I mentioned I’m having this problem right now with “Sailor Moon Crystal.” For those of you not familiar with this series right now, or don’t want spoilers, I’ll try to provide an example of what I mean. I’m trying to think of more examples in various media, but I guess I’m lucky in that I’m having trouble thinking of many off-hand. Tim Burton’s Alice in Wonderland is a decent example in that despite all of Alice’s protests about being in control of her own destiny, she still had a prophecy to fulfill, and when it came down to that, the sword she carried was more important than anything she did. But that’s all I’ve got in mainstream media, so I’ll use a real-life example.
Before Writer G and I went our separate ways, I read a draft of one of his novels. The particulars of the story aren’t terribly important, so I’ll sum up this way: a teenage boy and a teenage girl are chosen by separate gods to fulfill an ancient prophecy or else a bunch of people will die. I don’t care for prophecy myself in fiction because I think many times prophecy serves more as a deus ex machina than a real driver for the story. Writer G, by the way, did just this. Anyway, if the boy and girl in this story succeed, everyone is saved. If they don’t, everyone is screwed. So as the boy and girl go along to find the actual prophecy, they save a couple of villages, are granted miracles by their gods, find the prophecy, have a final battle with their gods, and save everyone.

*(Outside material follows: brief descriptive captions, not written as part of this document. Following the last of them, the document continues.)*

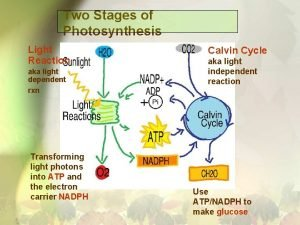 Two Stages of Photosynthesis Light Reaction aka light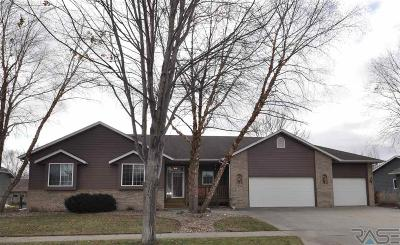 Brandon Single Family Home For Sale: 409 S Switch Grass Trl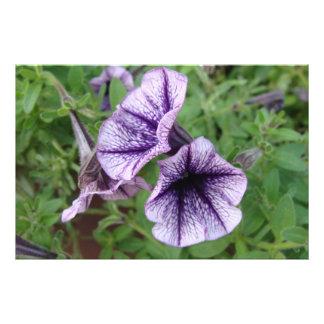 Flor Impresion Fotografica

So why do I use this story as an example of railroading? As I read it, I felt the characters had no choice and their actions didn’t matter. Now, in the best types of stories with prophecies, the characters must go through hardships to get them to the point they can fulfill the prophecy either physically (as in they have to get to the right place) or mentally (as in the character needs to learn something/grow in some way). But this story was not the best type. Specific examples from the story:
a) The main characters did save some villages. However, this had no bearing on the plot or their characters. And if they had failed in fulfilling the prophecy, everyone would have died. But because they succeeded, everyone would have been saved anyway. And no, the characters did not grow through those experiences.
b) When the characters got into trouble, their gods provided exactly the miracle they needed to get out of trouble. Their actions had no bearing on the situation.
c) When the characters needed to get into the main temple to find the prophecy, the main temple was of course guarded by many powerful clerics with powerful magic and they were obviously outmatched. The spirit of the prophecy itself possessed the girl and not only guided her directly to the safe where the prophecy was held, the spirit hid her and the boy from any kind of detection.
d) And when the characters need to get to the place to fulfill the prophecy, which is a long way away from the main temple, the spirit of the prophecy just teleports them to where they need to be.
I could cite some more examples, but I hope that’s enough to illustrate my point. I know that from a meta-perspective all characters are railroaded. The plot goes in one direction and they go in that direction. I just don’t like it when a piece of media feels like the characters are being railroaded. If the characters don’t really have a choice or even the illusion of choice, then it’s hard for me to root for them one way or the other. And this is why “Sailor Moon Crystal” is currently befuddling me. I’ll finish the series, of course, and maybe think differently, and maybe have some more thoughts on railroading (or at least more examples) and how to avoid the appearance of it in writing.